_What the exercise asks_. Rewrite the lines below, substituting "Import Cover" for every instance of "Months of Imports" and leaving everything else unchanged.

_Data for analysis_.
*-*-*

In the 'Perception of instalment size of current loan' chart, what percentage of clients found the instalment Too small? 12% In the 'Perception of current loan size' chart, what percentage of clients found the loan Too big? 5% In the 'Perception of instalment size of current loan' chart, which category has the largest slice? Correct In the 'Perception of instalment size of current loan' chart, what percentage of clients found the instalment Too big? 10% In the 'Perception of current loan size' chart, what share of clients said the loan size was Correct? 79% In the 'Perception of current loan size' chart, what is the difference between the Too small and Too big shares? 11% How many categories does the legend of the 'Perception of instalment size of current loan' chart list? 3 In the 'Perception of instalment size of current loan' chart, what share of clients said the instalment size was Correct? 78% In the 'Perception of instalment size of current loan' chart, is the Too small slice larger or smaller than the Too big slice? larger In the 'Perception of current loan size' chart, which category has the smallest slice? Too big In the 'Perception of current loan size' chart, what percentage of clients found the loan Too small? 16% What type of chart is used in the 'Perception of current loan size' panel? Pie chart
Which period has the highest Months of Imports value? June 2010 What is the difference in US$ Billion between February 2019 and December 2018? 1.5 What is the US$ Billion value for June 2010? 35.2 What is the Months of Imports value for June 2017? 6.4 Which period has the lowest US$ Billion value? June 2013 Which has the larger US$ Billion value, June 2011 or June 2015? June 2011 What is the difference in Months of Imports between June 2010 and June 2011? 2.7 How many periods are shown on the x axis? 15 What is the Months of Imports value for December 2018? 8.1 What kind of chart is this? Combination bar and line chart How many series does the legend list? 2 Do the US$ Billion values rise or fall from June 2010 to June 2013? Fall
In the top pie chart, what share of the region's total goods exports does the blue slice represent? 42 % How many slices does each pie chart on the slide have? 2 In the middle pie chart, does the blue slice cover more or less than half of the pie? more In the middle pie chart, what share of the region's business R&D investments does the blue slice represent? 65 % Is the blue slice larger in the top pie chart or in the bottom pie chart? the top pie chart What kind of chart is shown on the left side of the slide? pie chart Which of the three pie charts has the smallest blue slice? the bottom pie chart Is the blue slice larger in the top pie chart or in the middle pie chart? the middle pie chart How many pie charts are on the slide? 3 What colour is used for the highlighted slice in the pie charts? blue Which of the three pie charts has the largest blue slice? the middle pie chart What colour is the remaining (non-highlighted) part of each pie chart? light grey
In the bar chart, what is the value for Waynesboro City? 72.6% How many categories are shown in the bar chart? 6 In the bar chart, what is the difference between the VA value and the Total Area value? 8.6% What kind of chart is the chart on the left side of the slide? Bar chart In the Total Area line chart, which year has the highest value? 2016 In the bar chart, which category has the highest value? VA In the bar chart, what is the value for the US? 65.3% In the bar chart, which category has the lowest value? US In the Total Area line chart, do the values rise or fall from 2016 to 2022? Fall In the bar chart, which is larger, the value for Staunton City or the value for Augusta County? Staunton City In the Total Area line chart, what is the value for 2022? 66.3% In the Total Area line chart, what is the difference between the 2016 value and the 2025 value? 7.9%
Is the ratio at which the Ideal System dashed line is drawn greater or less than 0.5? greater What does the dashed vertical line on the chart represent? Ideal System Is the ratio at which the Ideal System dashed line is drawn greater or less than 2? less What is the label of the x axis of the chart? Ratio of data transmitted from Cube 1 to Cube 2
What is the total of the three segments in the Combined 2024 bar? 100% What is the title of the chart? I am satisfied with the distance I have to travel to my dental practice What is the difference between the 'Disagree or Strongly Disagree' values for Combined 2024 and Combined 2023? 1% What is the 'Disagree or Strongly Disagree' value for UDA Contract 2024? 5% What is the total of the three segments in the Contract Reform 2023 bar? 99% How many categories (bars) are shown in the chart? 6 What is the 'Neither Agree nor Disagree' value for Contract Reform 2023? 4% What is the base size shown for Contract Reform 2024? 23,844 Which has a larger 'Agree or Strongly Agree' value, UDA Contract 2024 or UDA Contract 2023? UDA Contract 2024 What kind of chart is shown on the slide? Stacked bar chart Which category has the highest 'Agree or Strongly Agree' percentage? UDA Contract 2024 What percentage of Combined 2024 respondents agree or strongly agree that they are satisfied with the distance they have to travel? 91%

*-*-*

_Solution to this exercise_.
In the 'Perception of instalment size of current loan' chart, what percentage of clients found the instalment Too small? 12% In the 'Perception of current loan size' chart, what percentage of clients found the loan Too big? 5% In the 'Perception of instalment size of current loan' chart, which category has the largest slice? Correct In the 'Perception of instalment size of current loan' chart, what percentage of clients found the instalment Too big? 10% In the 'Perception of current loan size' chart, what share of clients said the loan size was Correct? 79% In the 'Perception of current loan size' chart, what is the difference between the Too small and Too big shares? 11% How many categories does the legend of the 'Perception of instalment size of current loan' chart list? 3 In the 'Perception of instalment size of current loan' chart, what share of clients said the instalment size was Correct? 78% In the 'Perception of instalment size of current loan' chart, is the Too small slice larger or smaller than the Too big slice? larger In the 'Perception of current loan size' chart, which category has the smallest slice? Too big In the 'Perception of current loan size' chart, what percentage of clients found the loan Too small? 16% What type of chart is used in the 'Perception of current loan size' panel? Pie chart
Which period has the highest Import Cover value? June 2010 What is the difference in US$ Billion between February 2019 and December 2018? 1.5 What is the US$ Billion value for June 2010? 35.2 What is the Import Cover value for June 2017? 6.4 Which period has the lowest US$ Billion value? June 2013 Which has the larger US$ Billion value, June 2011 or June 2015? June 2011 What is the difference in Import Cover between June 2010 and June 2011? 2.7 How many periods are shown on the x axis? 15 What is the Import Cover value for December 2018? 8.1 What kind of chart is this? Combination bar and line chart How many series does the legend list? 2 Do the US$ Billion values rise or fall from June 2010 to June 2013? Fall
In the top pie chart, what share of the region's total goods exports does the blue slice represent? 42 % How many slices does each pie chart on the slide have? 2 In the middle pie chart, does the blue slice cover more or less than half of the pie? more In the middle pie chart, what share of the region's business R&D investments does the blue slice represent? 65 % Is the blue slice larger in the top pie chart or in the bottom pie chart? the top pie chart What kind of chart is shown on the left side of the slide? pie chart Which of the three pie charts has the smallest blue slice? the bottom pie chart Is the blue slice larger in the top pie chart or in the middle pie chart? the middle pie chart How many pie charts are on the slide? 3 What colour is used for the highlighted slice in the pie charts? blue Which of the three pie charts has the largest blue slice? the middle pie chart What colour is the remaining (non-highlighted) part of each pie chart? light grey
In the bar chart, what is the value for Waynesboro City? 72.6% How many categories are shown in the bar chart? 6 In the bar chart, what is the difference between the VA value and the Total Area value? 8.6% What kind of chart is the chart on the left side of the slide? Bar chart In the Total Area line chart, which year has the highest value? 2016 In the bar chart, which category has the highest value? VA In the bar chart, what is the value for the US? 65.3% In the bar chart, which category has the lowest value? US In the Total Area line chart, do the values rise or fall from 2016 to 2022? Fall In the bar chart, which is larger, the value for Staunton City or the value for Augusta County? Staunton City In the Total Area line chart, what is the value for 2022? 66.3% In the Total Area line chart, what is the difference between the 2016 value and the 2025 value? 7.9%
Is the ratio at which the Ideal System dashed line is drawn greater or less than 0.5? greater What does the dashed vertical line on the chart represent? Ideal System Is the ratio at which the Ideal System dashed line is drawn greater or less than 2? less What is the label of the x axis of the chart? Ratio of data transmitted from Cube 1 to Cube 2
What is the total of the three segments in the Combined 2024 bar? 100% What is the title of the chart? I am satisfied with the distance I have to travel to my dental practice What is the difference between the 'Disagree or Strongly Disagree' values for Combined 2024 and Combined 2023? 1% What is the 'Disagree or Strongly Disagree' value for UDA Contract 2024? 5% What is the total of the three segments in the Contract Reform 2023 bar? 99% How many categories (bars) are shown in the chart? 6 What is the 'Neither Agree nor Disagree' value for Contract Reform 2023? 4% What is the base size shown for Contract Reform 2024? 23,844 Which has a larger 'Agree or Strongly Agree' value, UDA Contract 2024 or UDA Contract 2023? UDA Contract 2024 What kind of chart is shown on the slide? Stacked bar chart Which category has the highest 'Agree or Strongly Agree' percentage? UDA Contract 2024 What percentage of Combined 2024 respondents agree or strongly agree that they are satisfied with the distance they have to travel? 91%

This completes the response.